Say how many of the lines below hold "site", writing the number and nothing more.

### Records from a dataset:
Content starts
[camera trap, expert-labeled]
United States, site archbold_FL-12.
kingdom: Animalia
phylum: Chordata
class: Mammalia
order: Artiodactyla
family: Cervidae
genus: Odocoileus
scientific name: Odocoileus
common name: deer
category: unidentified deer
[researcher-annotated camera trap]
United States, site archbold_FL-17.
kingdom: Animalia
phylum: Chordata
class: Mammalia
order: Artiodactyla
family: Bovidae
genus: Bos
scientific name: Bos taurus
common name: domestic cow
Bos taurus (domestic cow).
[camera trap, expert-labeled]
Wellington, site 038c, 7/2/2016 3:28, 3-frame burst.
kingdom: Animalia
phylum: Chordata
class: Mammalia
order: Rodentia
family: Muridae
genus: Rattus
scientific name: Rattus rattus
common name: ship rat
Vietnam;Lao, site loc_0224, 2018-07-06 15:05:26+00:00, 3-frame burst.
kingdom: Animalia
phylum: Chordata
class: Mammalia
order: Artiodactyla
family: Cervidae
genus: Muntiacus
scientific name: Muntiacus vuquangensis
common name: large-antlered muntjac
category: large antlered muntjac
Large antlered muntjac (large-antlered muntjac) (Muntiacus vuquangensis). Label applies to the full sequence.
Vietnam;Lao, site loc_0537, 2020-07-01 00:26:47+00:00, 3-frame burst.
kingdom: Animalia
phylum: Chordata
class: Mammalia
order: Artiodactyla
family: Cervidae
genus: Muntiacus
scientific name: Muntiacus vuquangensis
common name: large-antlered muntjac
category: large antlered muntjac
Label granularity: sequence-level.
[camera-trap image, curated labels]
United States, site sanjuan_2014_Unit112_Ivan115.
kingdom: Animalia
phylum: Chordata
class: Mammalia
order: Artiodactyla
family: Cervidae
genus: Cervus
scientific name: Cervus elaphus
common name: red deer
Content ends
### FINISHED TASK:
6